# Speech Understanding 
# Lecture 13: Speech-enabled web browser

### Mark Hasegawa-Johnson, KCGI

1. <a href="#section1">How to open a web page using python</a>
1. <a href="#section2">How HTML works</a>
1. <a href="#section3">Using BeautifulSoup to extract the content you want</a>
1. <a href="#section4">Using BeautifulSoup to explore a real-world webpage</a>
1. <a href="#section5">Automatic news announcer</a>
1. <a href="#homework">Homework</a>


<a id='section1'></a>

## 1. How to open a web page using python

Python has three main packages for dealing with web pages:

* `webbrowser` interacts with your system's default web browser
* `requests` downloads the text of a web page into python
* `BeautifulSoup` parses the text of the web page

First, let's try using `webbrowser` to tell our web browser to do something:

In [3]:
import webbrowser
webbrowser.open("http://wsj.com")

True

Now let's use the speech recognizer to input the web page:

In [2]:
import speech_recognition as sr
import webbrowser
speech = sr.Recognizer()

while True:
    print('Python is listening...')
    with sr.Microphone() as source:
        speech.adjust_for_ambient_noise(source)
        try:
            audio = speech.listen(source)
            inp = speech.recognize_google(audio)
        except sr.UnknownValueError:
            continue
        except sr.RequestError:
            continue
        except sr.WaitTimeoutError:
            continue
        else:
            break
print('You just said',inp,'.')
inp.replace('browser ', '')
webbrowser.open("http://" + inp)


Python is listening...
You just said play wsj.com .


True

Finally, let's use speech recognition to perform a web search.  To do that, all we need is to replace this line:

```webbrowser.open("http://" + inp)```

...with this one:

```webbrowser.open("http://google.com/search?q=" + inp)```

In [3]:
import speech_recognition as sr
import webbrowser
speech = sr.Recognizer()

while True:
    print('Python is listening...')
    with sr.Microphone() as source:
        speech.adjust_for_ambient_noise(source)
        try:
            audio = speech.listen(source)
            inp = speech.recognize_google(audio)
        except sr.UnknownValueError:
            continue
        except sr.RequestError:
            continue
        except sr.WaitTimeoutError:
            continue
        else:
            break
print('You just said',inp,'.')
inp.replace('browser ', '')
webbrowser.open("http://google.com/search?q=" + inp)


Python is listening...
You just said play wsj.com .


True

<a id='section2'></a>

## 2. How HTML works

Web pages are written using the **hypertext markup language (HTML)**.  You can write HTML using special tools, but you can also write it using any plaintext editor.

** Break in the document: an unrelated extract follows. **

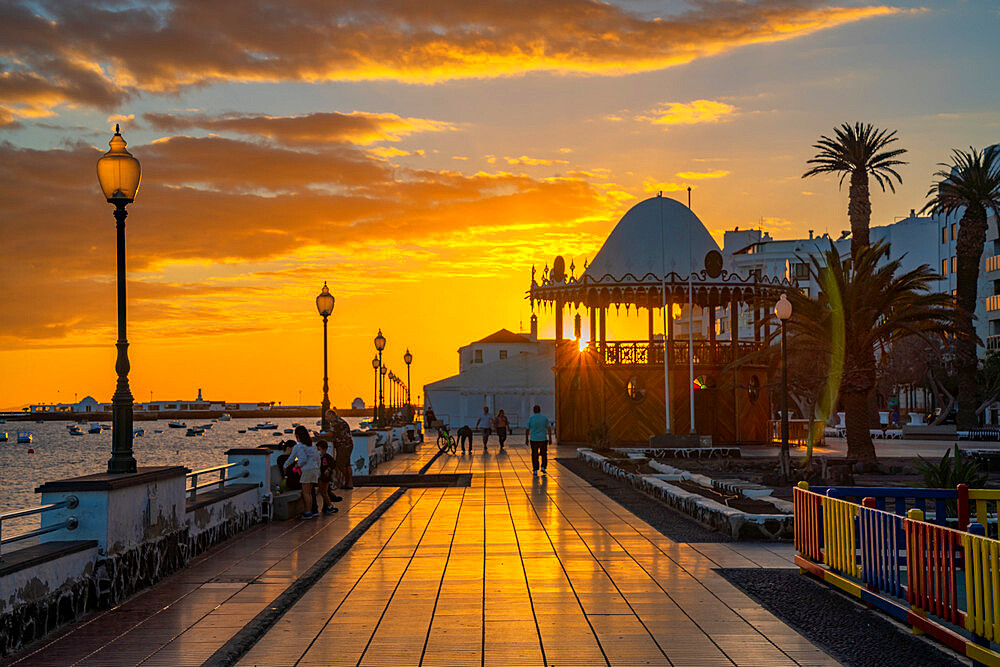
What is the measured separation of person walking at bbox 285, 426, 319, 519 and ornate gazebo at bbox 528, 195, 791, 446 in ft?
84.1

For example, consider the following text:

```
<html>
    <head>
        <title>Example Web Page</title>
        <style>
            .bluetext { color: blue; }
            .leftmargin { margin-left: 10px; }
        </style>
    </head>
    <body>
        <h1>Test web page</h1>
        <p>
        Web pages are written using the hypertext markup language (HTML).  You can write HTML using special tools, but you can also write it using any plaintext editor.   The markup in an HTML file is done using tags.  Each tag either opens an envelope, or closes an envelope.  The text in between the opening tag and the closing tag is called the content of the envelope.  Envelopes can be nested, one inside another, as this <b>p</b> tag is nested inside the <b>body</b> tag.
        </p>
        <p>
        "Hypertext" is text that includes links.  For example, here are some links:
        </p>
        <p class="leftmargin">
            <a class="bluetext" href="https://wikipedia.org">Wikipedia</a>
        </p>
        <p class="leftmargin">
            <a class="bluetext" href="https://www.npr.org">NPR</a>
        </p>
    </body>
</html>
```

This shows the content of the file "testpage.html."  If you click on this file, it will render as formatted text.  But if you open it in a text editor, you will see the content shown above.

### Tags, Envelopes, and Nesting

The formatting commands in HTML come in the form of tags.  There are two types of tags:
* An opening command, such as `<p>` opens an envelope (in this case a paragraph)
* A closing command, such as `</p>`, closes the envelope

Every envelope has **content**.  Some envelopes also have **attributes**.
* The **content** of the envelope is the text between the opening-tag and closing-tag.
* The **attributes** of the envelope are defined inside the tag.  For example, the text `<a class="bluetext" href="https://www.npr.org">` means that the `<a>` tag has 2 attributes: `class="bluetext"` and `href="https://www.npr.org"`.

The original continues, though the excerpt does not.